(Collected data)
>>
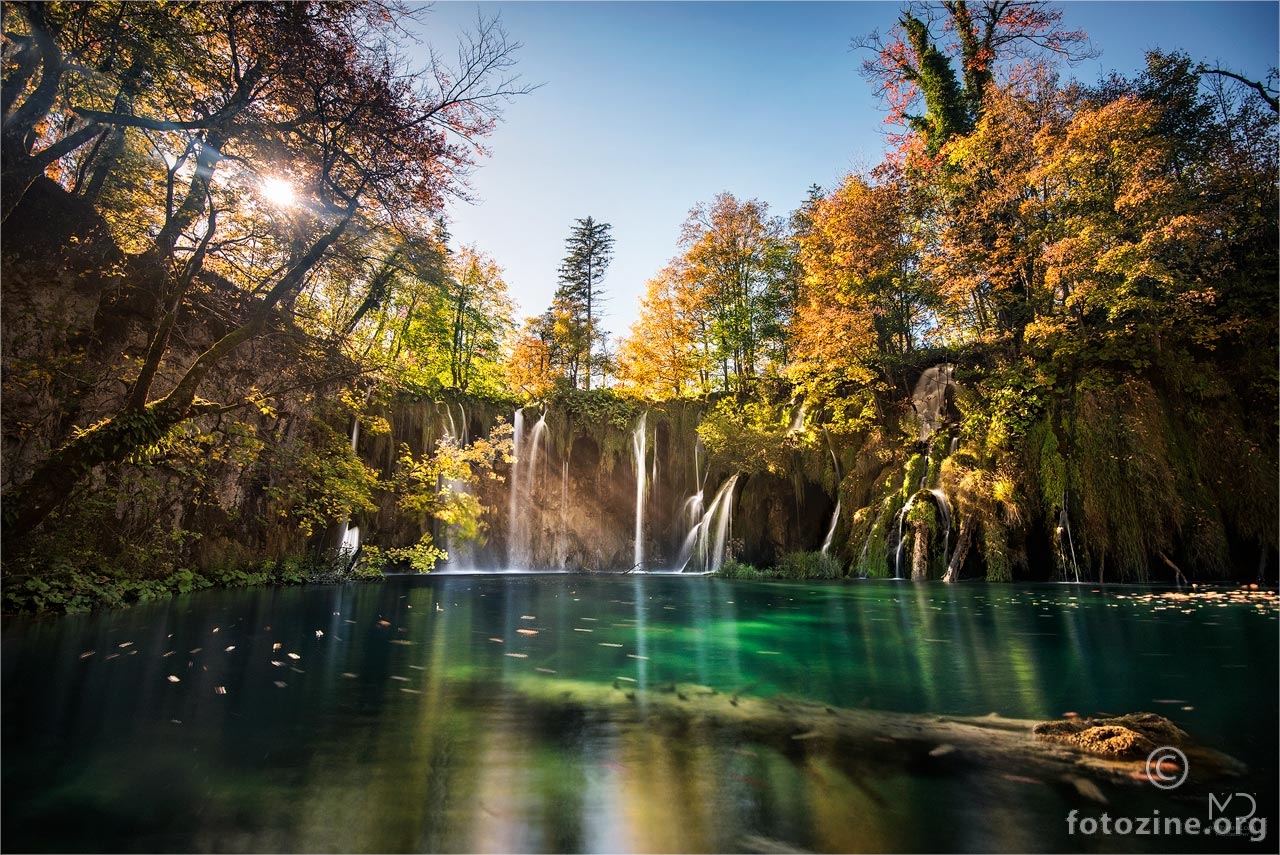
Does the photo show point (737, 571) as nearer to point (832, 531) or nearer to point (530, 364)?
point (832, 531)

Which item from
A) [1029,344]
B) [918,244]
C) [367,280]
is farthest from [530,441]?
[1029,344]

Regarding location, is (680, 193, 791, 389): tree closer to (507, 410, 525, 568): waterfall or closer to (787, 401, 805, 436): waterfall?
(787, 401, 805, 436): waterfall

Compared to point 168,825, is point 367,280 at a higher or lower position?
higher

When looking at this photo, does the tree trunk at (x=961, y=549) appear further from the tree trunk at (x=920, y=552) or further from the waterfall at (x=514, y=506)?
the waterfall at (x=514, y=506)

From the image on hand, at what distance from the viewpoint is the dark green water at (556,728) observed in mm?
2561

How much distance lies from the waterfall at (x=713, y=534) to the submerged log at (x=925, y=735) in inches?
640

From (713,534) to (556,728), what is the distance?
17.8m

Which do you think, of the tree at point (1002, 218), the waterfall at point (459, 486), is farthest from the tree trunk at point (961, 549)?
the waterfall at point (459, 486)

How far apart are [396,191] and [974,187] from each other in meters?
17.8

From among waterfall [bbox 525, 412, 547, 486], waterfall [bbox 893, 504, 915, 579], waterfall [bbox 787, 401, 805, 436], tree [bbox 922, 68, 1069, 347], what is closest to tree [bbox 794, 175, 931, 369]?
tree [bbox 922, 68, 1069, 347]

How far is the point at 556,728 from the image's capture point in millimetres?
3922

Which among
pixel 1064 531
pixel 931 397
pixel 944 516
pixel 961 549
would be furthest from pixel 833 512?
pixel 1064 531

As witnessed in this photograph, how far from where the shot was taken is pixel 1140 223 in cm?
1359

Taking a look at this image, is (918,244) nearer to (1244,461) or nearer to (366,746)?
(1244,461)
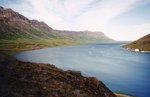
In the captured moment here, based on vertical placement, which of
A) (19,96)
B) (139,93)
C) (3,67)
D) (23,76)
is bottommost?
(139,93)

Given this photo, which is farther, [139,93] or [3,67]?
[139,93]

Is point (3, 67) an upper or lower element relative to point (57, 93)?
upper

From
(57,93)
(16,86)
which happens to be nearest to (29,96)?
(16,86)

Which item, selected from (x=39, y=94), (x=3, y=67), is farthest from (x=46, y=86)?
(x=3, y=67)

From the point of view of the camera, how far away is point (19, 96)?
580 inches

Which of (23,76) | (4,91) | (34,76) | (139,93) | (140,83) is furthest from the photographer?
(140,83)

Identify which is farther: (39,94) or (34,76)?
(34,76)

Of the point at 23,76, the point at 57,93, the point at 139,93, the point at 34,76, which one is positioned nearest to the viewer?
the point at 57,93

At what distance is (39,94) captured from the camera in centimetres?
1644

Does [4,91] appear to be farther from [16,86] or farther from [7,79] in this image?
[7,79]

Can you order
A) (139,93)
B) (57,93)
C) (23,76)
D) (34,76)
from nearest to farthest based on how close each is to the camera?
(57,93), (23,76), (34,76), (139,93)

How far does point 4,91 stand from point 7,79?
319cm

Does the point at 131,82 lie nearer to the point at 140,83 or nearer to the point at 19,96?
the point at 140,83

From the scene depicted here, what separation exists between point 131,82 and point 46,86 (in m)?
70.2
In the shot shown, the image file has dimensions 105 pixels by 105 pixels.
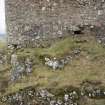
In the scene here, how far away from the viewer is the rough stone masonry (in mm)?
22938

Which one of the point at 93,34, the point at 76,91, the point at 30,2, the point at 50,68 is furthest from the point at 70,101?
the point at 30,2

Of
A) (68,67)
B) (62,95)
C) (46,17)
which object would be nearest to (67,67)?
(68,67)

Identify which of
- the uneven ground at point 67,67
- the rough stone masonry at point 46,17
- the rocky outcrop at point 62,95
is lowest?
the rocky outcrop at point 62,95

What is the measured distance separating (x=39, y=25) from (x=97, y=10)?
299 centimetres

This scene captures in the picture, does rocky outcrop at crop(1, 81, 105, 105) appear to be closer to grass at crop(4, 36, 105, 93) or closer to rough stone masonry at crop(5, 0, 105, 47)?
grass at crop(4, 36, 105, 93)

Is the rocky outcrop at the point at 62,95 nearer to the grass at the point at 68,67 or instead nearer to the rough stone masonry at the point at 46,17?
the grass at the point at 68,67

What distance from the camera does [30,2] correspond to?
77.1 feet

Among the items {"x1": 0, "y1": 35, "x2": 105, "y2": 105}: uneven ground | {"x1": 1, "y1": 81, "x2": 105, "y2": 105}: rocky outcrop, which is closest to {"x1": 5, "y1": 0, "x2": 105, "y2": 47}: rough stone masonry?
{"x1": 0, "y1": 35, "x2": 105, "y2": 105}: uneven ground

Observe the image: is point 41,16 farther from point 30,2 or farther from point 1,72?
point 1,72

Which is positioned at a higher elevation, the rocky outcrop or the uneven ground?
the uneven ground

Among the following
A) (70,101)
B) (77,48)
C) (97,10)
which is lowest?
(70,101)

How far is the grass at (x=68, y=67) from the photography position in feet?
65.5

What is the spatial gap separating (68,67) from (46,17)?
3533mm

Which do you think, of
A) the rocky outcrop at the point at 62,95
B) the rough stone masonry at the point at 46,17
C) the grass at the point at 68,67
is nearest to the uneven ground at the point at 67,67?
the grass at the point at 68,67
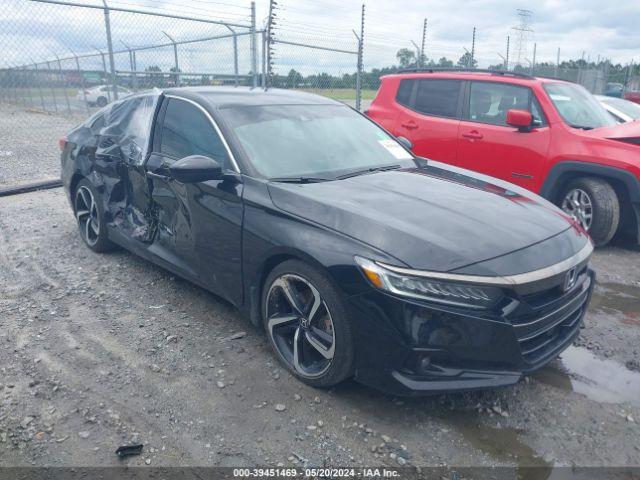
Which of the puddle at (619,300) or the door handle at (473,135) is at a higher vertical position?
the door handle at (473,135)

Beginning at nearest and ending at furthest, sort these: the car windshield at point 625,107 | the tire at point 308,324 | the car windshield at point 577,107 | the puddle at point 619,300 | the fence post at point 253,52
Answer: the tire at point 308,324 < the puddle at point 619,300 < the car windshield at point 577,107 < the car windshield at point 625,107 < the fence post at point 253,52

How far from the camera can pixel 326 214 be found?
9.14 ft

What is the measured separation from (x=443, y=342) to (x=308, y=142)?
177 centimetres

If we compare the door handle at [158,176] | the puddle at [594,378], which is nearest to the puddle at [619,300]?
the puddle at [594,378]

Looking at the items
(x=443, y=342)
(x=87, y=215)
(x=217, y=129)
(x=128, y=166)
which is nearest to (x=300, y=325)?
(x=443, y=342)

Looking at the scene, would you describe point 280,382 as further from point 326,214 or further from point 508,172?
point 508,172

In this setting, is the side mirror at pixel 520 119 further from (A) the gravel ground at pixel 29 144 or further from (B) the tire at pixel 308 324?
(A) the gravel ground at pixel 29 144

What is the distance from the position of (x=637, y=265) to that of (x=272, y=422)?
413 cm

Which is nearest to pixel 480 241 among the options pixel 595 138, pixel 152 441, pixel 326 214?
pixel 326 214

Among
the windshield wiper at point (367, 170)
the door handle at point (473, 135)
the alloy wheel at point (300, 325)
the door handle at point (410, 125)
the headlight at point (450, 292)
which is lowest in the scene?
the alloy wheel at point (300, 325)

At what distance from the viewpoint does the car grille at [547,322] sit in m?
2.52

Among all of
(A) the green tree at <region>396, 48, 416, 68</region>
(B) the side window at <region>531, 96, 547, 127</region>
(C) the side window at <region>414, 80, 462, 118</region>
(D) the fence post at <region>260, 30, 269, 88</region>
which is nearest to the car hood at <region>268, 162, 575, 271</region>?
(B) the side window at <region>531, 96, 547, 127</region>

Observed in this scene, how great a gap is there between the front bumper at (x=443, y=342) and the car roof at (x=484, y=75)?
4.27 m

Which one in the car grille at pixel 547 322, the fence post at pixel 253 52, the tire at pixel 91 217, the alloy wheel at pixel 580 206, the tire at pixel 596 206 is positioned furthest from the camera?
the fence post at pixel 253 52
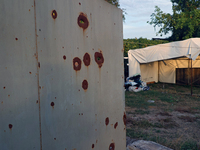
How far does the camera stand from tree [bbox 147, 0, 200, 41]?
1686 cm

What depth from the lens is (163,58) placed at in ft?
33.8

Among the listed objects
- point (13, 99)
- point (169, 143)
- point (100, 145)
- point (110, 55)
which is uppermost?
point (110, 55)

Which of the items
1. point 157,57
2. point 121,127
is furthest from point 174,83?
point 121,127

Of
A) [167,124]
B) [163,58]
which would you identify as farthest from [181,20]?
[167,124]

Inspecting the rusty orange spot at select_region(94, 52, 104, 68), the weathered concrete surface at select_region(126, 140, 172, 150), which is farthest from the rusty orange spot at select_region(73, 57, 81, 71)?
the weathered concrete surface at select_region(126, 140, 172, 150)

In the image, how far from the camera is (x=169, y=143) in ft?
10.9

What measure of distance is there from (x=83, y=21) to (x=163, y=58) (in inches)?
380

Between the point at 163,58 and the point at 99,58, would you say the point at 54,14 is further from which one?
the point at 163,58

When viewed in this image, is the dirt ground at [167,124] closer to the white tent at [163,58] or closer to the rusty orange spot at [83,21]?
the rusty orange spot at [83,21]

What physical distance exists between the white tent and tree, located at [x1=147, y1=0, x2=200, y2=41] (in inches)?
203

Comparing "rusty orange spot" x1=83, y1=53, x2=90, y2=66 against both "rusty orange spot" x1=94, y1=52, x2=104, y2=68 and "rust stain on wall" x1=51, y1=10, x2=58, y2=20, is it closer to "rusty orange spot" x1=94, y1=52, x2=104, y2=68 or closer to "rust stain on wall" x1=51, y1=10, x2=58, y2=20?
"rusty orange spot" x1=94, y1=52, x2=104, y2=68

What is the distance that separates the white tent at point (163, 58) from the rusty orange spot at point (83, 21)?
8539mm

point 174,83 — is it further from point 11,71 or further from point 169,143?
point 11,71

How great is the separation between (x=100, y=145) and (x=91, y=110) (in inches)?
13.7
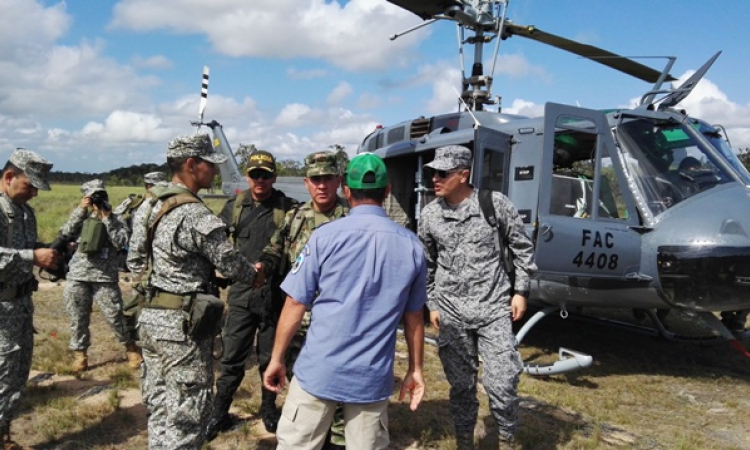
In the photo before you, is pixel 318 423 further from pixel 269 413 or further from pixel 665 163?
pixel 665 163

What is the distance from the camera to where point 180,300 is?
271 cm

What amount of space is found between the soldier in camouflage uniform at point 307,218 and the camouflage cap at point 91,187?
230cm

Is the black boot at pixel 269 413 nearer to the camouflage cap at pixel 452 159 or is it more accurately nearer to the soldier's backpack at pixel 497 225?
the soldier's backpack at pixel 497 225

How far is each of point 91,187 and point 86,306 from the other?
3.56 feet

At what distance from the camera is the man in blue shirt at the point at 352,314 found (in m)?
2.11

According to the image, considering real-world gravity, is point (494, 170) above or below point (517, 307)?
above

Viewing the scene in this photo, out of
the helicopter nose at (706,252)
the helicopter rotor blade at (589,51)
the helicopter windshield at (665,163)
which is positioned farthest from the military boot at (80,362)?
the helicopter rotor blade at (589,51)

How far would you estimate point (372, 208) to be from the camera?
222 cm

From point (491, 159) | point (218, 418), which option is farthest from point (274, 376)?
point (491, 159)

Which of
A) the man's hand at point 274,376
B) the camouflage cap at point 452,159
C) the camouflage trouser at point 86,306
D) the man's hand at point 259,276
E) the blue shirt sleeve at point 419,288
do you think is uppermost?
the camouflage cap at point 452,159

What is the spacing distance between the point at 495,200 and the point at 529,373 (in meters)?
2.27

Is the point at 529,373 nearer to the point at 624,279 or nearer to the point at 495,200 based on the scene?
the point at 624,279

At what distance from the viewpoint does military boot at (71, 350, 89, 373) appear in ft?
16.6

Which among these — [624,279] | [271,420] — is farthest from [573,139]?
[271,420]
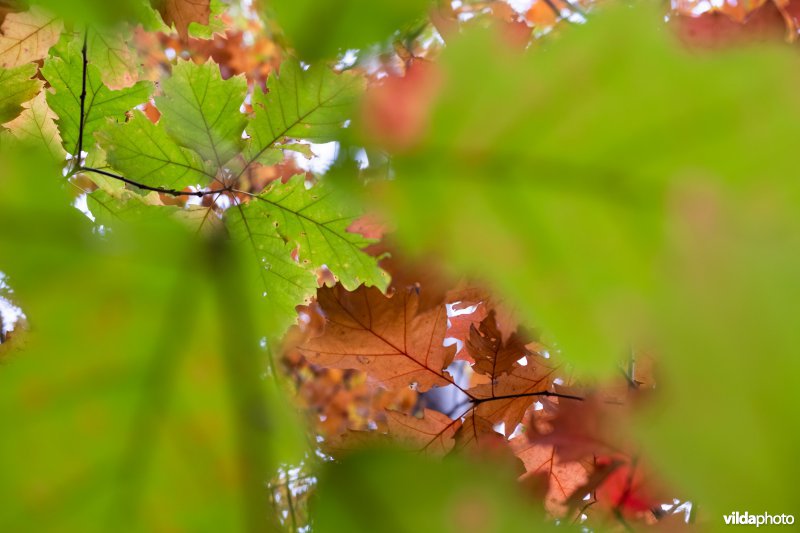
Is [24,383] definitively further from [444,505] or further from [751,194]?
[751,194]

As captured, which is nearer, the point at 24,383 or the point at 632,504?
the point at 24,383

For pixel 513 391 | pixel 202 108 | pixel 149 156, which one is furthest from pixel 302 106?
pixel 513 391

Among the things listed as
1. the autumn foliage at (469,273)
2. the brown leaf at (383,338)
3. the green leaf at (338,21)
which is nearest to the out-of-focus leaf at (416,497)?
the autumn foliage at (469,273)

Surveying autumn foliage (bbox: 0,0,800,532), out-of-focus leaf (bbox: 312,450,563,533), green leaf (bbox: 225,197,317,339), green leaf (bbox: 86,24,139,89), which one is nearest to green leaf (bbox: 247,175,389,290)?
green leaf (bbox: 225,197,317,339)

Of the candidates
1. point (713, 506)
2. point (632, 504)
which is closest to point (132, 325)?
point (713, 506)

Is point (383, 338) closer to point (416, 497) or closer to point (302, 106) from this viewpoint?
point (302, 106)

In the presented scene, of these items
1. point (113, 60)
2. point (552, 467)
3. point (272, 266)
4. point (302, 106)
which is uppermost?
point (113, 60)

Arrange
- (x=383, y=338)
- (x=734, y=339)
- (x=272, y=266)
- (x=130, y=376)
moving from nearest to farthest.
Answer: (x=734, y=339) → (x=130, y=376) → (x=272, y=266) → (x=383, y=338)

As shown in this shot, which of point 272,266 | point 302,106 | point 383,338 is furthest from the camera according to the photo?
point 383,338
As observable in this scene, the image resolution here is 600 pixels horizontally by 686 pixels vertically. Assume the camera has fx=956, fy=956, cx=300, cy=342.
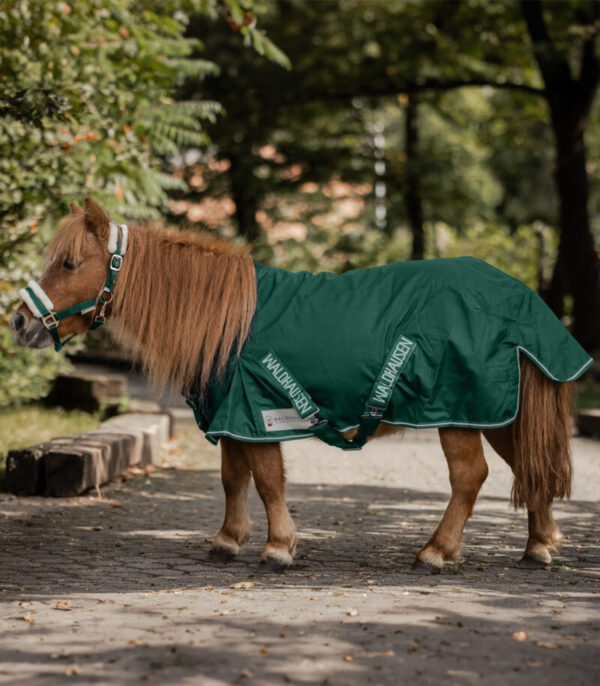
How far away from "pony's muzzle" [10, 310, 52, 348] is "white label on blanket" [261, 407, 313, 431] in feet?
<<
(Exercise):
Please output the lines of the listing as a numbered list, beginning at the line that has "Of the candidates" and stopping after the last line of the listing. Skip blank lines and leave the pictures out.

(Exercise answer):
1. Of the candidates
2. 1. point (713, 506)
3. 2. point (632, 504)
4. which is closest to point (132, 325)?
5. point (713, 506)
6. Is point (383, 338) closer to point (416, 497) or closer to point (302, 106) from this viewpoint?
7. point (302, 106)
8. In the presented scene, of these items
9. 1. point (113, 60)
10. 2. point (552, 467)
11. 3. point (272, 266)
12. 4. point (302, 106)
13. which is uppermost?
14. point (113, 60)
15. Arrange
16. - (x=383, y=338)
17. - (x=734, y=339)
18. - (x=272, y=266)
19. - (x=130, y=376)
20. moving from nearest to farthest.
21. Answer: (x=734, y=339) → (x=130, y=376) → (x=272, y=266) → (x=383, y=338)
22. As shown in this shot, which of point 272,266 | point 302,106 | point 383,338 is furthest from the camera according to the photo?
23. point 383,338
24. As observable in this scene, the image resolution here is 600 pixels horizontally by 686 pixels vertically. Assume the camera has fx=956, fy=956, cx=300, cy=342.
25. How far away from "pony's muzzle" [10, 310, 52, 348] is "white label on blanket" [261, 407, 313, 431] in feet?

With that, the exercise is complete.